● Given passage
━━━━━━
Switching to the new Sunspot Number on July 1, 2015: a challenging transition


On July 1st 2015, the World Data Center SILSO will lay an unprecedented milestone in the long history of the Sunspot Number.
By its longevity, this reference sunspot record remains our unique direct reference retracing solar activity over more than 4 centuries and it is definitely the most widely used solar data set (more than 100 publications per year). However, this series was left unchanged since its creation by Rudolph Wolf in 1849, without any backward verification. The only innovation came in 1998 with the creation of a new similar sunspot index, the Group Number (Hoyt and Schatten 1998). However, the two parallel series showed strong differences hinting at strong inhomogeneities in either series or both. Since 2011, a group of 40 experts finally undertook a full revision of those two series in order to identify and fix the defects. This huge work was co-organized by E. Cliver (NSO, Sacramento Peak Observatory), F. Clette (WDC-SILSO, STCE) and L. Svalgaard (Stanford University) around four successive workshops (one of them held at the Royal Observatory in Brussels in 2012 - See picture underneath).



Now finally, all corrections have been finalized (for a recent synthesis, see Clette et al. 2014, Space Science Reviews). Over the last few months, all corrections obtained separately, often by different scientists, were finally assembled into a final end-to-end reconstruction of the Sunspot and Group Numbers.

The figure below illustrates the change between the original and new Sunspot Number series. The most notable correction is a lowering by about 18% of all numbers after 1947, to remove the bias produced by a new counting method started in 1947 in Zürich. A large variable drift affecting the "Brussels-Locarno" Sunspot Number since 1981 has also been eliminated.

Note that for the new Sunspot Number, the 0.6 conventional Zürich factor is not used anymore, which raises significantly the scale of the entire series. This simply reflects the choice of modern counts by A. Wolfer, Wolf's successor, as new reference. The new numbers thus now match much more closely the raw Wolf numbers obtained by all observers since 1993 until today.
━━━━━━
● Questions on the material
[1] Please retype the part of the passage on the new Sunspot Number that opens with the words containing "Switching to the" and closes with "the Sunspot Number.".
[2] According to the passage on the new Sunspot Number, why were all numbers after 1947 lowered by about 18%?
[3] List the people who co-organized the revision described in the passage on the new Sunspot Number, each with the affiliation given.
The entries after the passage on the new Sunspot Number aren't needed for this work.
━━━━━━
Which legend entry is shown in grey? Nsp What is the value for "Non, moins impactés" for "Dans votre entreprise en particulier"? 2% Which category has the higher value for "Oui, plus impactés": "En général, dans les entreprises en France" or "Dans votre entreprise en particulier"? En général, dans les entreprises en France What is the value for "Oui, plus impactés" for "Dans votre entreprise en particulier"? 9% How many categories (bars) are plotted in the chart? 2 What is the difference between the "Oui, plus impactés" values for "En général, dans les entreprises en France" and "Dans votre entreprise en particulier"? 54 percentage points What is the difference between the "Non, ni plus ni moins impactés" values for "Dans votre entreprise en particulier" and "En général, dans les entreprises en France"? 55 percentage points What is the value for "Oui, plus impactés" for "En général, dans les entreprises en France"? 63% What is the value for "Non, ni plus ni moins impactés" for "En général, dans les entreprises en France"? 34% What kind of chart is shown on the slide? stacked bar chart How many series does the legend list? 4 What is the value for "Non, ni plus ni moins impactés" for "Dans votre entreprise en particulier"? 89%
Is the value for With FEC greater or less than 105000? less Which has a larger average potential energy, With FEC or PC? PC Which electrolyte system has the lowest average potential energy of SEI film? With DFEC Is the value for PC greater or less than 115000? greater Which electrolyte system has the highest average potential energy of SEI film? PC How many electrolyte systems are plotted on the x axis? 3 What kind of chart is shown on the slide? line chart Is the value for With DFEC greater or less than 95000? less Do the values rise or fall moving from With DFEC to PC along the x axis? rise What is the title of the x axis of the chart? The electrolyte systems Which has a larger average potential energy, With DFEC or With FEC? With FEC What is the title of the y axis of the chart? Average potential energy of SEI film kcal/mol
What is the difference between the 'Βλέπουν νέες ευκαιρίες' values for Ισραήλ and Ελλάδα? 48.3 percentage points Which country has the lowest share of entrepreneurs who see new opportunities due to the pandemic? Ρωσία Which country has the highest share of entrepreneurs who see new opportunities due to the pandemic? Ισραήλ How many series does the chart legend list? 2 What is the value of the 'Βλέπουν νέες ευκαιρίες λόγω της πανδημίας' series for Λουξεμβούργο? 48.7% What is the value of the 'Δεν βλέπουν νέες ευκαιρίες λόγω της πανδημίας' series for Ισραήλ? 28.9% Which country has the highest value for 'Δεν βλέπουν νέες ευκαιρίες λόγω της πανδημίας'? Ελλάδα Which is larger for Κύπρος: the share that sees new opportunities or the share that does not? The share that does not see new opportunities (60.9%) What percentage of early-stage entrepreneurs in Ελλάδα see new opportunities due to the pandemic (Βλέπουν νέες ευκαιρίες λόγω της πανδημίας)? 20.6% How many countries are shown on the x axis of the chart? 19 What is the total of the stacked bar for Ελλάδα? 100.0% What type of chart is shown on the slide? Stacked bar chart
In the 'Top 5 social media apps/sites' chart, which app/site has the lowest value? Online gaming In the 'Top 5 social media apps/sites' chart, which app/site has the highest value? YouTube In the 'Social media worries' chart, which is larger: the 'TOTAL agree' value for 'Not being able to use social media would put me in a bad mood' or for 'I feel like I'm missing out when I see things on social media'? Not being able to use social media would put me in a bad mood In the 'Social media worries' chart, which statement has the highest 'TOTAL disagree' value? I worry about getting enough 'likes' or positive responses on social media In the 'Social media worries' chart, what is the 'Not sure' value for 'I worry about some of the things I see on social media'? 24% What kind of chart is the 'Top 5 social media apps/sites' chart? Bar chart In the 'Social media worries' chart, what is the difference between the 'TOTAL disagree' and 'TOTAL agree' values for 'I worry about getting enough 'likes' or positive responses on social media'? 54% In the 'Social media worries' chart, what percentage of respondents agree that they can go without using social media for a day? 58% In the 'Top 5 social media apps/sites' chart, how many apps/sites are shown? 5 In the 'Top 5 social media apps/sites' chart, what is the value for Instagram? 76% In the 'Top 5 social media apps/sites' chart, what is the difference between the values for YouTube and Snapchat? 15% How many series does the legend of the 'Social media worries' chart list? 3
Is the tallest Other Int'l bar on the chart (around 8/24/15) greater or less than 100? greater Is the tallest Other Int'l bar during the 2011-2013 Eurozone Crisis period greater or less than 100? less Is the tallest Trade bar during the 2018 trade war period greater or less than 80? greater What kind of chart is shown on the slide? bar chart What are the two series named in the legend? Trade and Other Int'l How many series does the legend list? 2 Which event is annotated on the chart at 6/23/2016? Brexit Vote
━━━━━━
● Responses by task
[1]
Switching to the new Sunspot Number on July 1, 2015: a challenging transition


On July 1st 2015, the World Data Center SILSO will lay an unprecedented milestone in the long history of the Sunspot Number.

[2] The lowering removes a bias produced by a new counting method that began in Zürich in 1947.

[3]
- E. Cliver (NSO, Sacramento Peak Observatory)
- F. Clette (WDC-SILSO, STCE)
- L. Svalgaard (Stanford University)